Here is a list of the most common signs of depression. If these symptoms last for more than 2 weeks, you should see your doctor.
- An "empty" feeling, ongoing sadness, and/or anxiety
- Tired, lack of energy
- Loss of interest or pleasure in ordinary activities, including sex
- Sleep problems, including waking up very early in the morning
- Problems with eating and weight gain or loss
- A lot of crying
- Aches and pains that just won’t go away
- Difficulty concentrating, remembering, or making decisions
- Feelings of guilt, helplessness, or worthlessness, that the future looks grim
- Constant irritability
- Thoughts of death or suicide.
There are many types of depression that are distinguished by duration and severity of symptoms. Some are situational – attributable to a certain stressful event or situation, while others of post partum, seasonal, chronic and major are the more commonly identified types. Depression also may be seen with other conditions such as alcoholism and anxiety disorders.
Depression rates for women are higher than men, in part due to hormonal factors as seen in premenstrual syndrome (PMS), premenstrual dysphoric disorder, post partum depression and premenopausal depression. The causes and symptoms of depression in women are often different then those in men and women have a greater tendency to suffer from seasonal affective disorder. Depressed women are more likely to experience strong feelings of guilt, sleep excessively, overeat and gain weight.
Women entering premenopausal and menopause are at increased risk for depression due to the changes in reproductive hormones. Women who have a history of depression are at higher risk for a depressive episode during this period.
Risk factors for depression in women are:
- Genetics – Family history of mood disorders
- Past history of mood disorders
- Use of female hormones – oral contraceptives with high progesterone, drugs to treat infertility
- Psychological stresses – concerns about money and jobs, lack of a support system
- Use of other medications such as those to treat arthritis, heart disease, hypertension and cancer
- Illnesses such as thyroid disease, stroke and Parkinson’s disease
Treatments and help for depression
Depression is the most treatable of all emotional or mental illnesses. About 60–80% of depressed people can be treated successfully. Depending on the case, various kinds of therapies seem to work. Treatments such as psychotherapy and support groups help people deal with major changes in life. Short-term (12–20 weeks) "talk" therapies have proven useful. One method helps patients recognize and change their negative thinking patterns that led to the depression. Another approach focuses on improving relationships with other people.

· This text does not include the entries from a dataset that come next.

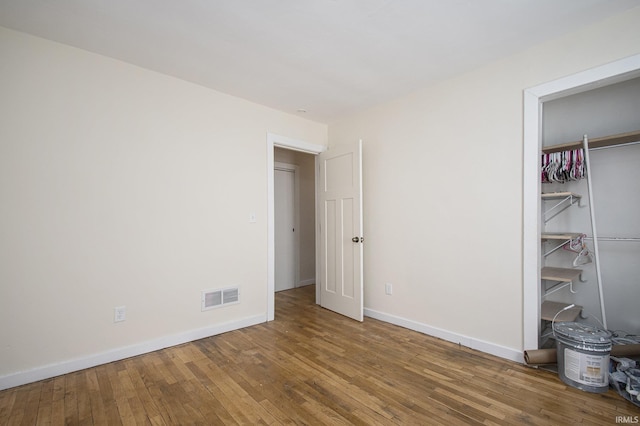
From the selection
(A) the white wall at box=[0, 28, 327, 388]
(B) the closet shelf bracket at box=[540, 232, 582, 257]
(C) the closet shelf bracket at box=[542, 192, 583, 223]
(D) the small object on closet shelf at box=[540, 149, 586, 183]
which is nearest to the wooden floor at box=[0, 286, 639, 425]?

The first step to getting help for depression is to overcome any negative attitudes that might stand in the way. Because the subject of mental illness still makes many people uncomfortable, some feel that getting help is a sign of weakness. Many people mistakenly believe that a depressed person can quickly "snap out of it" or that some people are too old to be helped.

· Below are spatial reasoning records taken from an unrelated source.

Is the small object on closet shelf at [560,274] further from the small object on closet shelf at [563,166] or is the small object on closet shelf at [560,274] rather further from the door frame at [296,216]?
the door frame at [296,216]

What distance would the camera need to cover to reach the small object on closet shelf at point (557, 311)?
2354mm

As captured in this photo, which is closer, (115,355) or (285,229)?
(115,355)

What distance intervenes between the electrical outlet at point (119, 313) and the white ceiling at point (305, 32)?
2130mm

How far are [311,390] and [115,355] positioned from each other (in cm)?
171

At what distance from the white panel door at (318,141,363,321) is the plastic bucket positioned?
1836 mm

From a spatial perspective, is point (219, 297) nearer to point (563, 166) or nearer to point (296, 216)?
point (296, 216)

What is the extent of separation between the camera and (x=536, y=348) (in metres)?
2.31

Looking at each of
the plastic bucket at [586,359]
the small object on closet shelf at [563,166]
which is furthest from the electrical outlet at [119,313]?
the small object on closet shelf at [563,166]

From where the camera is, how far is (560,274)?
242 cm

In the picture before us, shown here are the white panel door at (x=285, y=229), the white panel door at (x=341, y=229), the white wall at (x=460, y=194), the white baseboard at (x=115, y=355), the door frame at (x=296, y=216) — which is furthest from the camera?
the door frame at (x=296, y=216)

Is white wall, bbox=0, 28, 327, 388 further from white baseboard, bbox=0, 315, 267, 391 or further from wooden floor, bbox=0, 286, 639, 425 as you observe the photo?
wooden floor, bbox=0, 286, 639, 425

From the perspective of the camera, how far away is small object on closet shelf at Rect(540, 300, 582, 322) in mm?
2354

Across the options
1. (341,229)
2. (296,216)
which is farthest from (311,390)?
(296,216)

Your health care provider will work with you to determine if there are medical or drug-related reasons for the symptoms of depression. After a complete exam, you may be referred to a mental health specialist for further examination and treatment.
Antidepressant drugs also may help. These medications can improve mood, sleep, appetite, and concentration, and there are several types available. Drug therapies often take at least 4 to 12 weeks before there are real signs of progress and may need to be continued for 6 months or longer after symptoms disappear. While drug therapy is an option, it may not cure the underlying problem and is not a long-term therapy. Your doctor may initiate drug therapy as well as recommend a therapist to help you develop a long term plan to address depression.